**TASK DETAILS:**
Whenever a line in the entries includes the word "expression", copy that line out.

**Data extracted from a collection:**
┌──

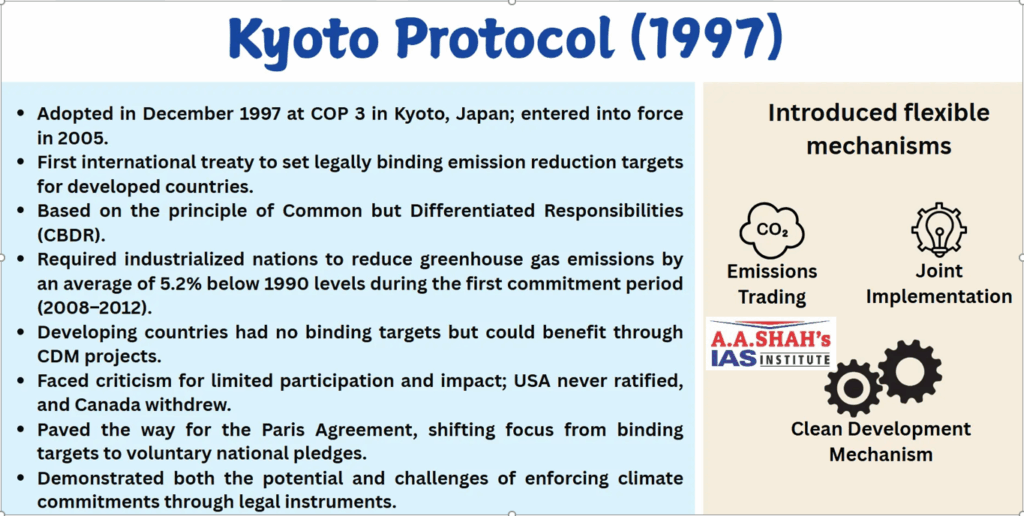 Kyoto Protocol (1997)

- Adopted in December 1997 at COP 3 in Kyoto, Japan; entered into force in 2005.
- First international treaty to set legally binding emission reduction targets for developed countries.
- Based on the principle of Common but Differentiated Responsibilities (CBDR).
- Required industrialized nations to reduce greenhouse gas emissions by an average of 5.2% below 1990 levels during the first commitment period (2008–2012).
- Developing countries had no binding targets but could benefit through CDM projects.
- Faced criticism for limited participation and impact; USA never ratified, and Canada withdrew.
- Paved the way for the Paris Agreement, shifting focus from binding targets to voluntary national pledges.
- Demonstrated both the potential and challenges of enforcing climate commitments through legal instruments.

Introduced flexible mechanisms

$CO_2$

Emissions Trading

Joint Implementation

A.A.SHAH's IAS INSTITUTE

Clean Development Mechanism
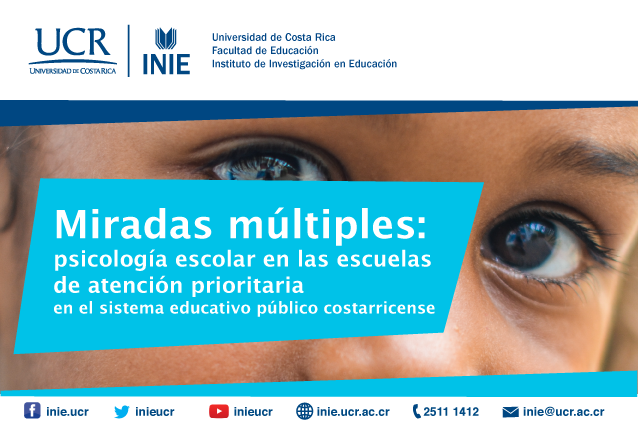 UCR
UNIVERSIDAD DE COSTA RICA

INIE

Universidad de Costa Rica
Facultad de Educación
Instituto de Investigación en Educación

Miradas múltiples:
psicología escolar en las escuelas de atención prioritaria en el sistema educativo público costarricense

inie.ucr inieucr inieucr inie.ucr.ac.cr 2511 1412 inie@ucr.ac.cr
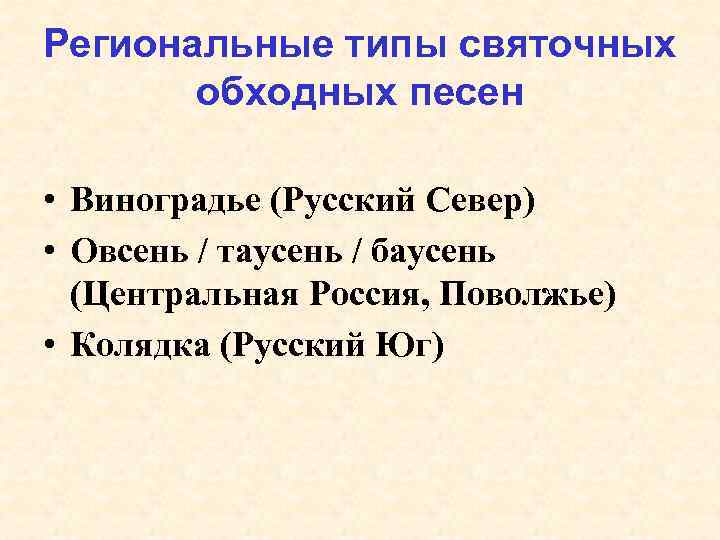 Региональные типы святочных обходных песен

• Виноградье (Русский Север)
• Овсень / таусень / баусень (Центральная Россия, Поволжье)
• Колядка (Русский Юг)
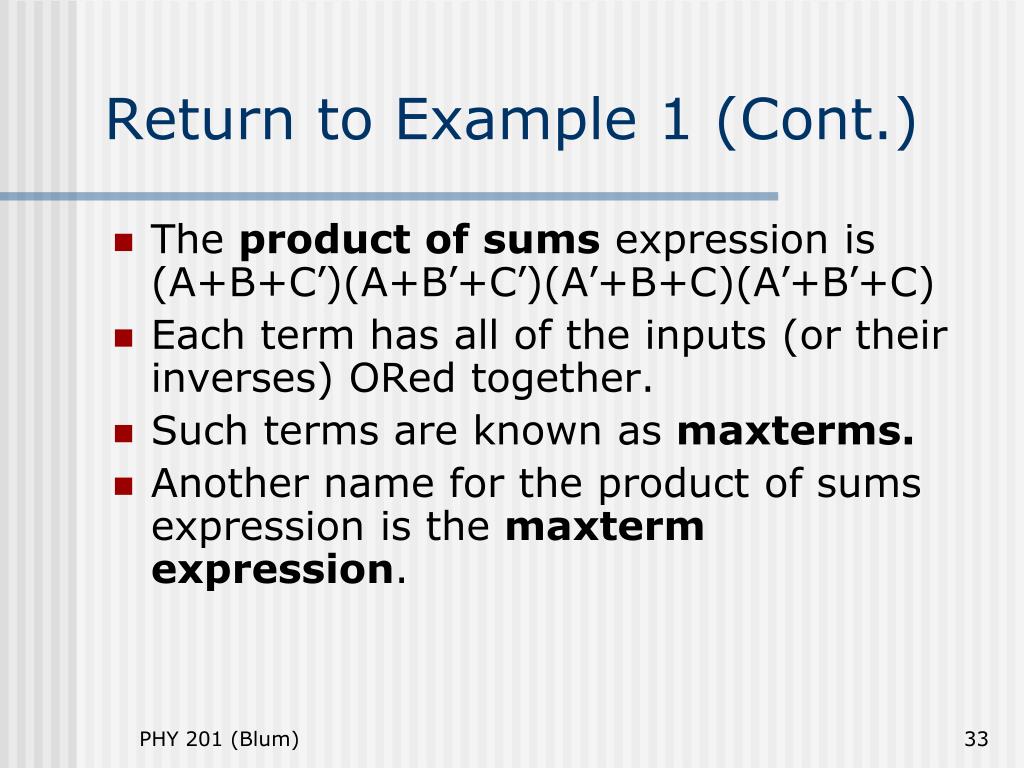 Return to Example 1 (Cont.)

- The **product of sums** expression is (A+B+C’)(A+B’+C’)(A’+B+C)(A’+B’+C)
- Each term has all of the inputs (or their inverses) ORed together.
- Such terms are known as **maxterms.**
- Another name for the product of sums expression is the **maxterm expression**.

PHY 201 (Blum)

33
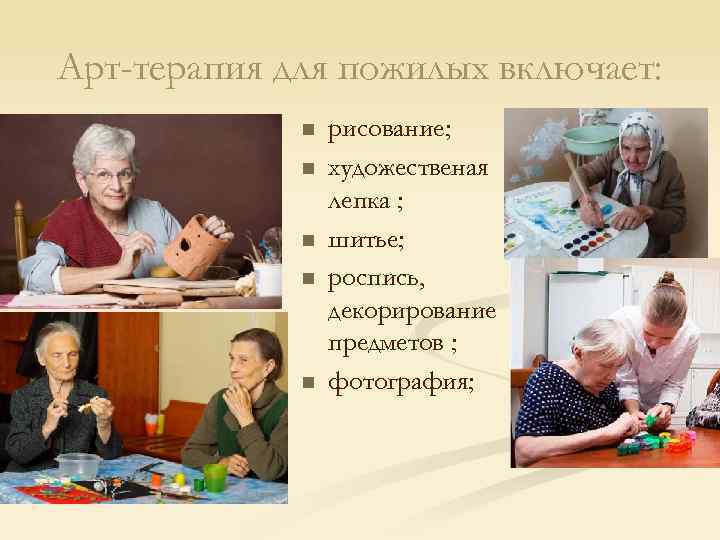 Арт-терапия для пожилых включает:

- рисование;
- художественая лепка ;
- шитье;
- роспись, декорирование предметов ;
- фотография;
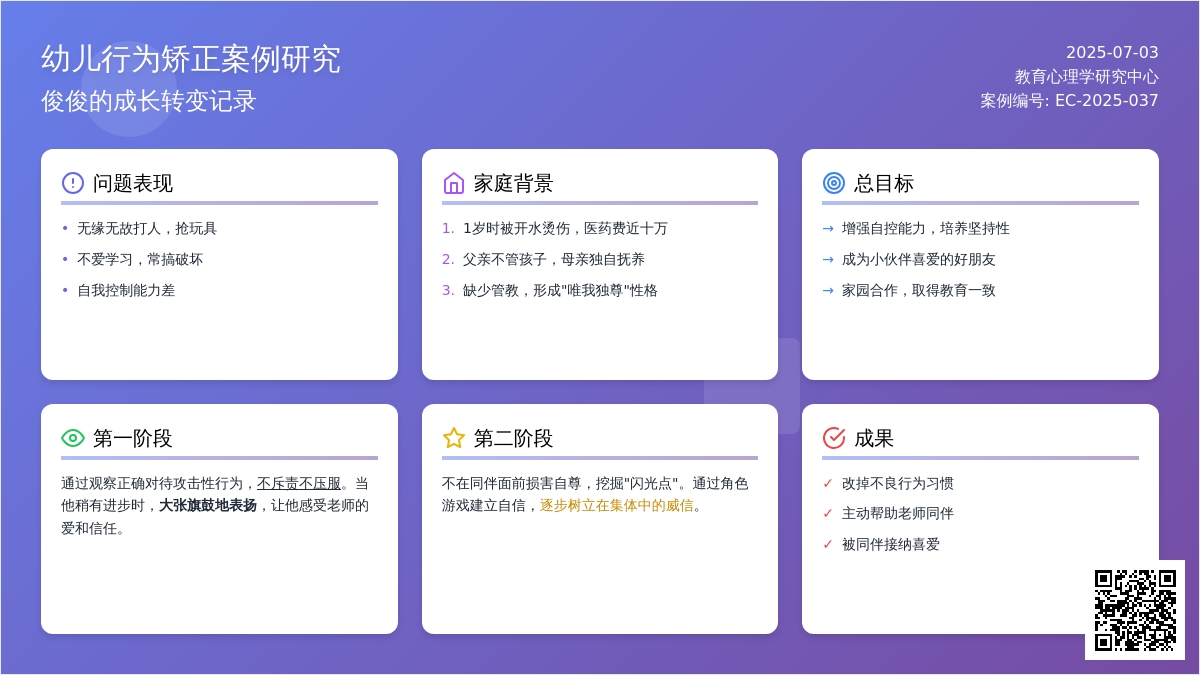 幼儿行为矫正案例研究
俊俊的成长转变记录

2025-07-03
教育心理学研究中心
案例编号: EC-2025-037

问题表现
• 无缘无故打人，抢玩具
• 不爱学习，常搞破坏
• 自我控制能力差

家庭背景
1. 1岁时被开水烫伤，医药费近十万
2. 父亲不管孩子，母亲独自抚养
3. 缺少管教，形成"唯我独尊"性格

总目标
→ 增强自控能力，培养坚持性
→ 成为小伙伴喜爱的好朋友
→ 家园合作，取得教育一致

第一阶段
通过观察正确对待攻击性行为，不斥责不压服。当他稍有进步时，大张旗鼓地表扬，让他感受老师的爱和信任。

第二阶段
不在同伴面前损害自尊，挖掘"闪光点"。通过角色游戏建立自信，逐步树立在集体中的威信。

成果
✓ 改掉不良行为习惯
✓ 主动帮助老师同伴
✓ 被同伴接纳喜爱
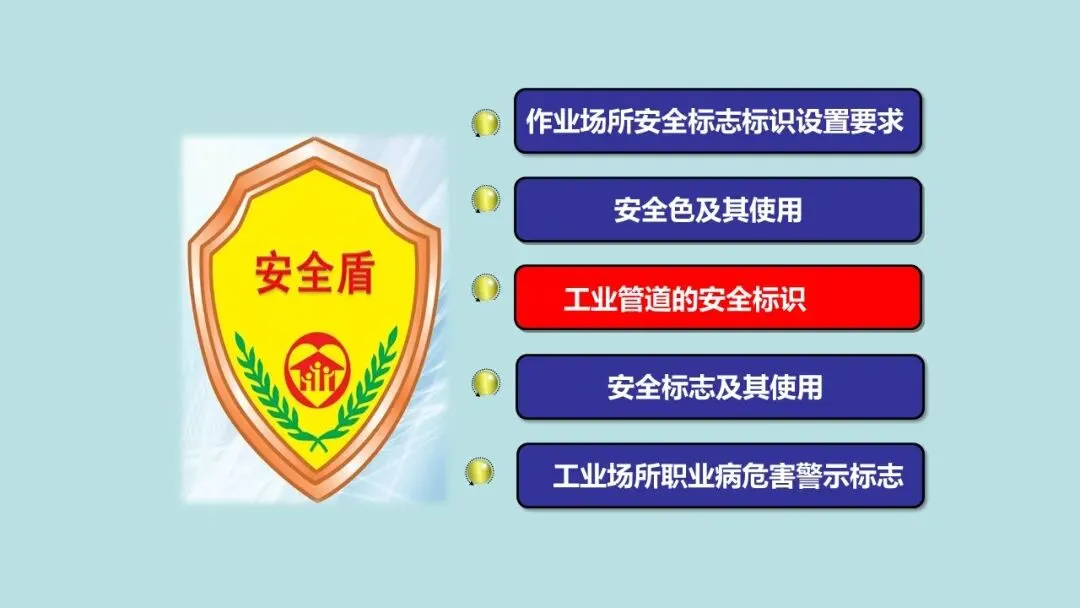 安全盾

作业场所安全标志标识设置要求

安全色及其使用

工业管道的安全标识

安全标志及其使用

工业场所职业病危害警示标志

└──

**ANSWER BOX:**
- The **product of sums** expression is (A+B+C’)(A+B’+C’)(A’+B+C)(A’+B’+C)
- Another name for the product of sums expression is the **maxterm expression**.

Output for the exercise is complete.